O curador afirma que “é inegável o abismo que existe entre o artista e sua figura construída ao longo dos séculos — entre o Aleijadinho imaginário e aquele artista que, de fato, criou essas obras”.  Para ele, essa construção é emblemática, pois espelha a própria história da arte brasileira, revelando as fragilidades de se constituir o que seria uma cronologia da produção artística nacional.

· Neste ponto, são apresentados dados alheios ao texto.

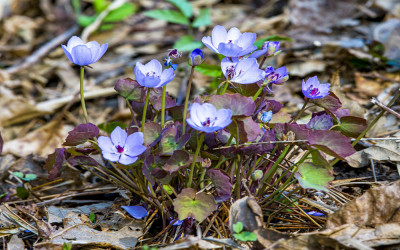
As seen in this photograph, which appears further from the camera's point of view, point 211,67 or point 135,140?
point 211,67

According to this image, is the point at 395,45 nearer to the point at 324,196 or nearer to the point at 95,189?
the point at 324,196

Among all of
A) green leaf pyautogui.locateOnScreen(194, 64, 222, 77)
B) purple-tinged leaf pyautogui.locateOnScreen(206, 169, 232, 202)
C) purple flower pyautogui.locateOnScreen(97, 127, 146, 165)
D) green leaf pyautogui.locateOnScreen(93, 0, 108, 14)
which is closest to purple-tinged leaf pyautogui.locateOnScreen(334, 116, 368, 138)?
purple-tinged leaf pyautogui.locateOnScreen(206, 169, 232, 202)

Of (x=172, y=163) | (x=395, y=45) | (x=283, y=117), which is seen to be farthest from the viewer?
(x=395, y=45)

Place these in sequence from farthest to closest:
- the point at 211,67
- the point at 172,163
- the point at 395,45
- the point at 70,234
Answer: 1. the point at 395,45
2. the point at 211,67
3. the point at 70,234
4. the point at 172,163

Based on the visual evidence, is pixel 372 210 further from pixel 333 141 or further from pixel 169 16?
pixel 169 16

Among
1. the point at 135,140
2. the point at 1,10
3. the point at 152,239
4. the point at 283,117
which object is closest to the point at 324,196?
the point at 283,117

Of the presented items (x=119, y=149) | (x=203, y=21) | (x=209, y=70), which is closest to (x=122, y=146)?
(x=119, y=149)

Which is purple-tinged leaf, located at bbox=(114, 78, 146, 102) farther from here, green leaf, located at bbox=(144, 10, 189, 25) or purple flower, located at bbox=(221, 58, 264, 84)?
green leaf, located at bbox=(144, 10, 189, 25)

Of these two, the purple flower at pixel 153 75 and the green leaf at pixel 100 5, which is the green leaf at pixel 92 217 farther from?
the green leaf at pixel 100 5

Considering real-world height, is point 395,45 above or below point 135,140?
below
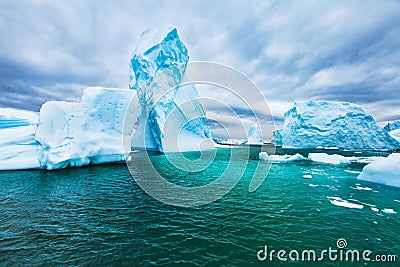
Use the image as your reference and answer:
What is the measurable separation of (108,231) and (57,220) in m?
1.71

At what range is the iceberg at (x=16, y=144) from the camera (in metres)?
11.7

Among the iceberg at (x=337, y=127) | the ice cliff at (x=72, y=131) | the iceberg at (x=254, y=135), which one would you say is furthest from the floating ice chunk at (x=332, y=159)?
the iceberg at (x=254, y=135)

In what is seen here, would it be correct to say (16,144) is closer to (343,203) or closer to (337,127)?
(343,203)

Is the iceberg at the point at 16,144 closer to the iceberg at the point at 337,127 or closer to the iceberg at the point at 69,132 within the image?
the iceberg at the point at 69,132

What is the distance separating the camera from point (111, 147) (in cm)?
1428

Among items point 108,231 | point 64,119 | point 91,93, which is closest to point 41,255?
point 108,231

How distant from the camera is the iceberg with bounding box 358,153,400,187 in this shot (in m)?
9.98

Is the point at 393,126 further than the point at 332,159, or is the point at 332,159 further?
the point at 393,126

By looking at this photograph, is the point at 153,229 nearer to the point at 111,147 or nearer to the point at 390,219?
the point at 390,219

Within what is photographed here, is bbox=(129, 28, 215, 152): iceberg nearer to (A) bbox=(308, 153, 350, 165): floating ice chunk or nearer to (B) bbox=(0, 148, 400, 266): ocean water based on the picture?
(A) bbox=(308, 153, 350, 165): floating ice chunk

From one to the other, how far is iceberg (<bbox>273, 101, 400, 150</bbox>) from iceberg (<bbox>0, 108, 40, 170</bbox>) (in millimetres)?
48893

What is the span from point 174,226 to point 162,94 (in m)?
25.5

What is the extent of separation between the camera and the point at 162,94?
93.5ft

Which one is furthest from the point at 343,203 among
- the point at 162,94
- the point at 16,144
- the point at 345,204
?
the point at 162,94
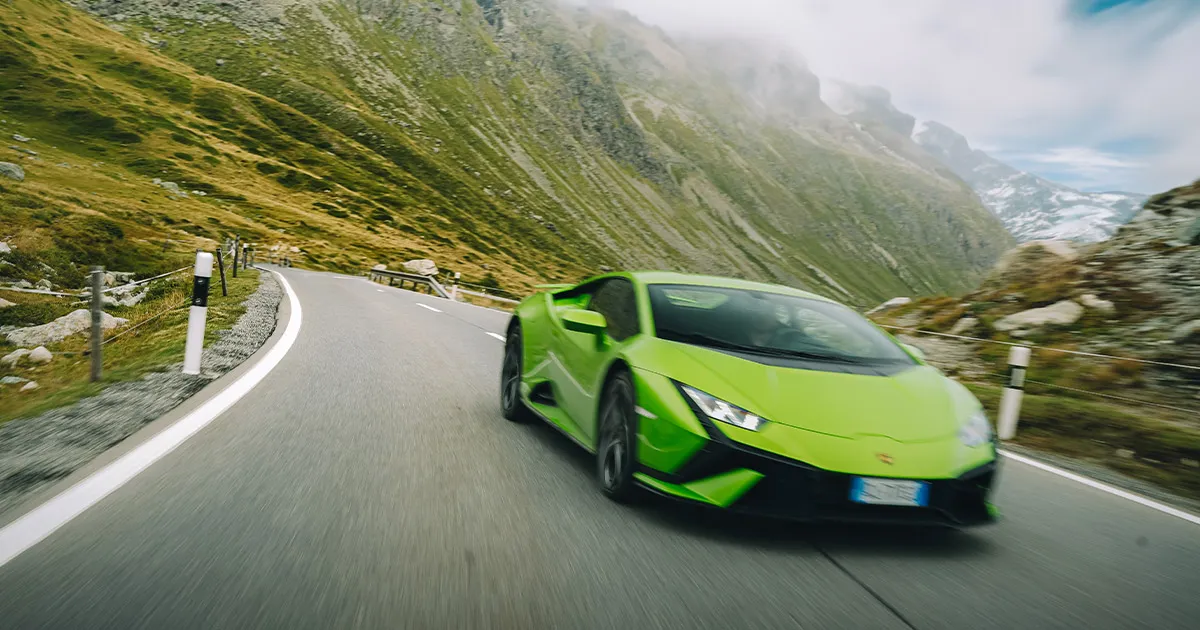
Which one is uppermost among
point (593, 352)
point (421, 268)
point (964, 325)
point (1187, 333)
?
point (421, 268)

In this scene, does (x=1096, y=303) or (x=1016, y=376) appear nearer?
(x=1016, y=376)

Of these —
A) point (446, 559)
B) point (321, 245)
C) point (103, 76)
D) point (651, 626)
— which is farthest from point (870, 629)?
point (103, 76)

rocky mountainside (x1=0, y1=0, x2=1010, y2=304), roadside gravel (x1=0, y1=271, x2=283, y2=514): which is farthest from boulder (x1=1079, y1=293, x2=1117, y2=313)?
rocky mountainside (x1=0, y1=0, x2=1010, y2=304)

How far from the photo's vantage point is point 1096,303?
11.2m

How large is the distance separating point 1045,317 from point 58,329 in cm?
1449

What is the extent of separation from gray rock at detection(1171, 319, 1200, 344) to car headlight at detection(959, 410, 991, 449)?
291 inches

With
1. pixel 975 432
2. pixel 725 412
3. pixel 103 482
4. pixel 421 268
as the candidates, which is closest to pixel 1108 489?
pixel 975 432

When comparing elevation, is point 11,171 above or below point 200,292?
above

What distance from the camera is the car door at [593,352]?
4.30 meters

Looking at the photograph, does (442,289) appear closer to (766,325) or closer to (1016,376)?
(1016,376)

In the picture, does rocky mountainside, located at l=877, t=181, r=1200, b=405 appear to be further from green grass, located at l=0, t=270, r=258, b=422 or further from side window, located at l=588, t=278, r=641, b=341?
green grass, located at l=0, t=270, r=258, b=422

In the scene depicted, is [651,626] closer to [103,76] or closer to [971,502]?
[971,502]

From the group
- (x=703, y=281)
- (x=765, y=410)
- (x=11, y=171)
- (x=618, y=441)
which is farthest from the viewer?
(x=11, y=171)

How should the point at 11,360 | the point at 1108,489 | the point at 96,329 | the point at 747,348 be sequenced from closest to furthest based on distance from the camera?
the point at 747,348 → the point at 1108,489 → the point at 96,329 → the point at 11,360
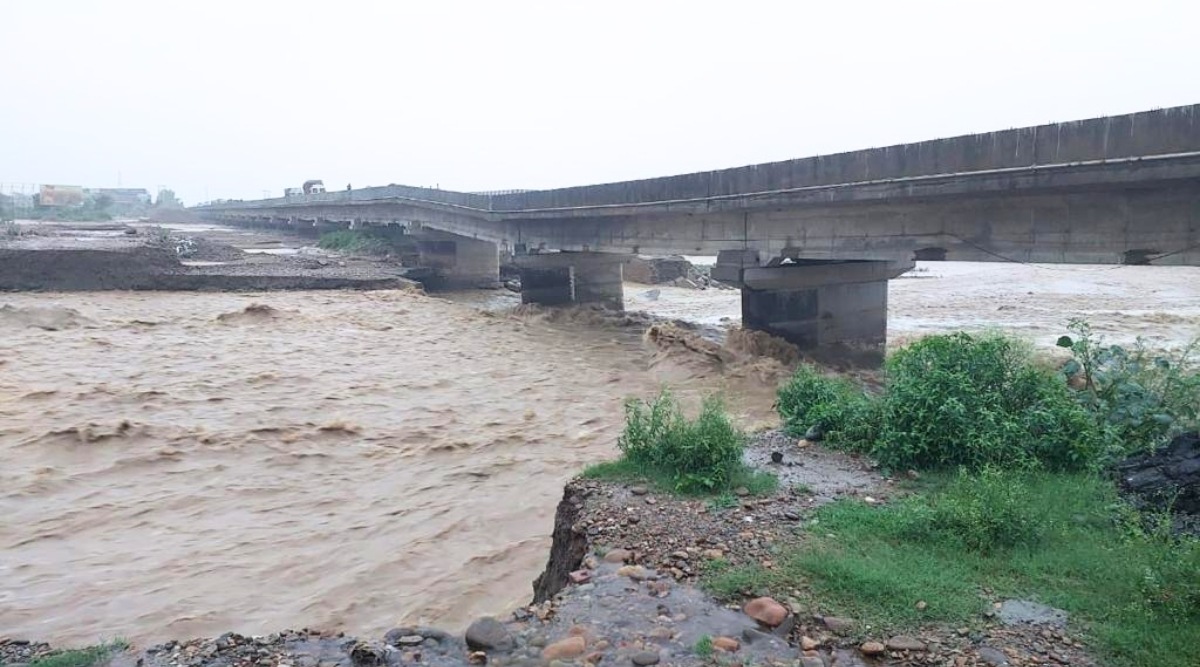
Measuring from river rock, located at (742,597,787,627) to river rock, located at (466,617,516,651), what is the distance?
134cm

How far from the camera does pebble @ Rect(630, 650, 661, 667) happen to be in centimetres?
424

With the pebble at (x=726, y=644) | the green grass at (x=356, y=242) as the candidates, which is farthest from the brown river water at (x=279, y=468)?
the green grass at (x=356, y=242)

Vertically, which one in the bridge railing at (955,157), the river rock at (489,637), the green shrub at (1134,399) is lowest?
the river rock at (489,637)

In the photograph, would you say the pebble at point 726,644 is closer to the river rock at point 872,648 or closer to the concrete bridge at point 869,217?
the river rock at point 872,648

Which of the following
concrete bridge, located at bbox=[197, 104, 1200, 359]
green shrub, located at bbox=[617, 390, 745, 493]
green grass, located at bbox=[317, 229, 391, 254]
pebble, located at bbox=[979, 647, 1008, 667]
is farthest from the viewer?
green grass, located at bbox=[317, 229, 391, 254]

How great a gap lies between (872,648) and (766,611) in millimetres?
597

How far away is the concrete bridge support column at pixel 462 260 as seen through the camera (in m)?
36.8

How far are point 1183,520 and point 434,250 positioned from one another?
3513cm

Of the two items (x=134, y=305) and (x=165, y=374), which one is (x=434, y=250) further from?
(x=165, y=374)

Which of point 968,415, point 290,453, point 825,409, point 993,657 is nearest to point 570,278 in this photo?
point 290,453

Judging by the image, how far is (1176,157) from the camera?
9.55m

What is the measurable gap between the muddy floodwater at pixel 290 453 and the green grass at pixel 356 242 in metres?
19.6

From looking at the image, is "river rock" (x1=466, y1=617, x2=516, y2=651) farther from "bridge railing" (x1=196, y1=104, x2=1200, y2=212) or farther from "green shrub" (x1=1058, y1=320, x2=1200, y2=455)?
"bridge railing" (x1=196, y1=104, x2=1200, y2=212)

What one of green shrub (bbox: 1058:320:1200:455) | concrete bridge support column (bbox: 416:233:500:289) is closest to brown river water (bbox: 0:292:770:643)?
green shrub (bbox: 1058:320:1200:455)
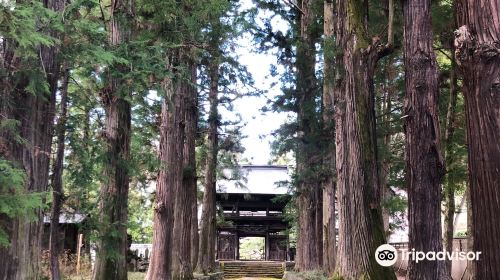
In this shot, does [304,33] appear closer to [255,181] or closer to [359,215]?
[359,215]

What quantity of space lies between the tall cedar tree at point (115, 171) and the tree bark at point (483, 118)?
550 centimetres

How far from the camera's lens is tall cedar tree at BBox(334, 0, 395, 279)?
6.67 meters

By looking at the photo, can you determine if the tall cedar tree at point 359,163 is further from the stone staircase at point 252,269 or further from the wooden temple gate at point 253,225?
the wooden temple gate at point 253,225

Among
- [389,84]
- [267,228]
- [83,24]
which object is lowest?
[267,228]

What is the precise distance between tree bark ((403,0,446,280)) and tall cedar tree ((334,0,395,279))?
2.04 feet

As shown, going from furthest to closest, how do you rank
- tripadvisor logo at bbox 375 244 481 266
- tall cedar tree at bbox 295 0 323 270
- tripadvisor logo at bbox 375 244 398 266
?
tall cedar tree at bbox 295 0 323 270, tripadvisor logo at bbox 375 244 398 266, tripadvisor logo at bbox 375 244 481 266

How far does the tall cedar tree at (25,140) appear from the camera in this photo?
4.65m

Moura observa a importância dos modernistas, principalmente nas figuras de Rodrigo Mello Franco de Andrade e Mário de Andrade – para valorizar o legado do Aleijadinho. O texto de Mário de Andrade, de 1928 (leia trechos ao lado), exalta o mineiro e suas criações. “O que os modernistas vão fazer é desconstruir a ideia de que o Aleijadinho era um deformador, um primitivo, para dizer que era uma coisa extremamente valorosa e serve para se pensar o Modernismo no Brasil e a realidade a partir de um modelo mestiço, híbrido, tardio, que não se encaixa nas cronologias da história da arte europeia, que tem outra referência, com contexto histórico específico”, diz Moura.

Na década de 1930, a qualidade artística, a autoria ou mesmo a existência do Aleijadinho foram questionadas.
“Falar de autoria e estilo, como é falado no século 20, é uma distorção, eram escolas, discípulos, artífices”, relativiza o curador. “Havia centenas de artífices trabalhando, com uma diversidade cultural muito grande, muitos negros e mestiços, negros alforriados, porque conquistavam esta habilidade e, por isso, este status diferente, e uma diversidade de saberes, uma contaminação muito grande nesse caldo de cultura.”

Esse questionamento mobiliza um esforço, capitaneado por Rodrigo Mello Franco de Andrade, fundador do Sphan (atual Instituto do Patrimônio Histórico e Artístico Nacional, Iphan) para encontrar fontes e provas, o que, segundo Moura, “de certa maneira, entroniza o Aleijadinho como um grande artista brasileiro”. A empreitada produziu diversos documentos, comparações estilísticas e toda uma bibliografia a respeito do artista.

Aleijadinho continua como uma grande fonte de polêmica. Para o curador, ele desperta afetos, tanto de um certo heroísmo como um desejo de desconstruí-lo”. “Há um interesse cíclico pelo Aleijadinho”, diz Moura, acrescentando a importância de se recuperar, com a exposição no Masp, a discussão sobre a obra desse artista e seu contexto. “Pode-se dizer que ele serve como uma chave de compreensão, entre muitas, da própria história da arte no continente, a ideia da mestiçagem, da fusão, da antropofagia antes de ser formulada, da mão e da cabeça africana operando no sistema colonial, tudo isso aparece na obra dele, como chave de leitura.”.